Unlike Lyn Hejinian’s My Life, (made) doesn’t offer a promise of regular structures to assist in creating a systematic coherence across the work or to better assist in performing its project. There’s an unruly, arbitrary willfulness in the pages–some of which were blank or had only one word–that refutes any expectations of what ought to follow next. In this unruliness, however, (made) also reads like an intensely personal book, one that collates her notes and personal observations unedited for us, offering perhaps a glimpse into how one mind’s folds casts and recasts the world around it: “Goose Down. Misanthrope in line at the electronics store. Rugged vitamins. Filamentary comment. Aurora borealis of the parking lot.” Importantly, as comforting as it may be to encounter another’s thoughts in a densely packed world, the subjective mind appears simply as another denizen of the spotted universe, given no more weight or credence than what it observes.

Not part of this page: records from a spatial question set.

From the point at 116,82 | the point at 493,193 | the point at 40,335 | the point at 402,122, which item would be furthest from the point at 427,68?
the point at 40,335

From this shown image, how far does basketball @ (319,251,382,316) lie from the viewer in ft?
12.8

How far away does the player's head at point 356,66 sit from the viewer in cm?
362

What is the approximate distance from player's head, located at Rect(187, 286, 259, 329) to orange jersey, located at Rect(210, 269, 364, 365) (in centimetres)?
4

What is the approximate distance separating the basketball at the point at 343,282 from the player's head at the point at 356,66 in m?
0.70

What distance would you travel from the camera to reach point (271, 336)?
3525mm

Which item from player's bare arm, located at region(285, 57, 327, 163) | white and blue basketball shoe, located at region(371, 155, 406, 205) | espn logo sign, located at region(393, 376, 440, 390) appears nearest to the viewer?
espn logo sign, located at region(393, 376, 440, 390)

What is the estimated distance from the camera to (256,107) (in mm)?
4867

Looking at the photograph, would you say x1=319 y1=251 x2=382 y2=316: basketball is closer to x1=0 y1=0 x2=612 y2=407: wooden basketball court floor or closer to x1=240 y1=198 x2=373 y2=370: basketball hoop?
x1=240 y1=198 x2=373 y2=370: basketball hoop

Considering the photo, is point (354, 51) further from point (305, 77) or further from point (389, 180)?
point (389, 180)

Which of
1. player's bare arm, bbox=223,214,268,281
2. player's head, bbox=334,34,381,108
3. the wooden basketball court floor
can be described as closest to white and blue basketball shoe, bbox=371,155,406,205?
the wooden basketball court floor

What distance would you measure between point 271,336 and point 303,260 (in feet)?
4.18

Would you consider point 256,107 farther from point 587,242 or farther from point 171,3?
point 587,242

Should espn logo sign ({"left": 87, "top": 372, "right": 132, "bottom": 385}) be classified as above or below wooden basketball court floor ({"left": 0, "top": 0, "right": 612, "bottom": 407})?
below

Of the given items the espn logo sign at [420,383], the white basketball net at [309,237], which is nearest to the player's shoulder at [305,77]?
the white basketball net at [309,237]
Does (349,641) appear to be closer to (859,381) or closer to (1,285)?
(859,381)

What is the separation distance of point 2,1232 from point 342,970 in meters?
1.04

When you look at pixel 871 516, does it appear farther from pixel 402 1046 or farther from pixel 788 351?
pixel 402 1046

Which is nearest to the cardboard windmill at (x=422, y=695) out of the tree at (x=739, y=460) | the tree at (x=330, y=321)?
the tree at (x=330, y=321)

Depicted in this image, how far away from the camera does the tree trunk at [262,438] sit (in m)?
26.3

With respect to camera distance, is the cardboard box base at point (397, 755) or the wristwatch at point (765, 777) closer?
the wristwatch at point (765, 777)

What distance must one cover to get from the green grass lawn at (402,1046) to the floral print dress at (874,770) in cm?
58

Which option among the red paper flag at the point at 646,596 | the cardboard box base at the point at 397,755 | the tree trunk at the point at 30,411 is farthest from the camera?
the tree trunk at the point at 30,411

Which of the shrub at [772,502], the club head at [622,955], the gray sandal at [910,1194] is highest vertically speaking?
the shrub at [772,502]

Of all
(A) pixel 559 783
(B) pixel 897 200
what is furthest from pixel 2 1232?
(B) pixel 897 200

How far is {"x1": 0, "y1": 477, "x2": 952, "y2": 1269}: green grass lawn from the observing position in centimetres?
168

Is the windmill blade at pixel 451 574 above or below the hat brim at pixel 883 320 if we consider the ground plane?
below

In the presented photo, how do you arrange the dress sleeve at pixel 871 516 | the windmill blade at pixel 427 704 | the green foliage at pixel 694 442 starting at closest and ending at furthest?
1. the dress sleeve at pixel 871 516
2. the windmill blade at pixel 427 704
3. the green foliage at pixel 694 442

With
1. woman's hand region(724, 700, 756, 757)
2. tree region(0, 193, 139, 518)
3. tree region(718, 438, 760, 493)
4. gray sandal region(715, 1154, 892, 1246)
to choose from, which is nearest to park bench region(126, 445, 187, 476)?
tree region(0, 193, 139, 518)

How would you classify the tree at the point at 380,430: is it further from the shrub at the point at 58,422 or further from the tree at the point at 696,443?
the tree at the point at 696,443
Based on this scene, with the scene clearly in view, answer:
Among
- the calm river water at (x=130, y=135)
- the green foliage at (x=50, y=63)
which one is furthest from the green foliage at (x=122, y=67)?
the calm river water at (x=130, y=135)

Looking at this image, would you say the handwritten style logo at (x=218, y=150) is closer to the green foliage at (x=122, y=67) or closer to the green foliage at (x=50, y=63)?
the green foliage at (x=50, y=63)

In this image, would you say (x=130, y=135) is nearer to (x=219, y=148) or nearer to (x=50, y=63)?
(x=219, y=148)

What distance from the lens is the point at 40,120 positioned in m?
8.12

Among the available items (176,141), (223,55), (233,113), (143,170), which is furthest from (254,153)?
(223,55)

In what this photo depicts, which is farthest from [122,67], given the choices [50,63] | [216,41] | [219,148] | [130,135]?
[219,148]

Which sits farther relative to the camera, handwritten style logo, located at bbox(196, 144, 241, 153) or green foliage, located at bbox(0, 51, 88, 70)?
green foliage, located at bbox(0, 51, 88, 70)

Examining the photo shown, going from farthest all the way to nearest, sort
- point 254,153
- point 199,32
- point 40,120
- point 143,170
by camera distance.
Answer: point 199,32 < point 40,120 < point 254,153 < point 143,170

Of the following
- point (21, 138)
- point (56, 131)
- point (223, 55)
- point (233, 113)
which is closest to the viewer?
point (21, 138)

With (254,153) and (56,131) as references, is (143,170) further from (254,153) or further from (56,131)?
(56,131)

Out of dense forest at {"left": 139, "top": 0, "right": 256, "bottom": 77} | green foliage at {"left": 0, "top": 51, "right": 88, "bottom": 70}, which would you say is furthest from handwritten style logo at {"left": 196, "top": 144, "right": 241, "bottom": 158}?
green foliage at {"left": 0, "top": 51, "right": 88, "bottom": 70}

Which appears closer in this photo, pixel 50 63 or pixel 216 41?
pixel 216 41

I can see how, objectively, (made)’s project could be terrifically deflating regarding the human condition. Such a stance could lead to an absolute nihilism in which all human action is meaningless. We are, and we are among many. What is the meaning in being of a plenitude?

Bobbed sunflower head heavy from the yearning fulfilled. What effort to make love to such a star. Yellow sight, beholden to those who reven in brief, yet luminous day-night. […]

[…] What to survive. Morning arrives.

The beauty of (made) is that it doesn’t even bother with such questions. If it asks anything, it is to leave questioning aside and to observe, to feel the broad calamity of being around us. The universe is infinitely full, full beyond reckoning. Just look at how we are surrounded, held.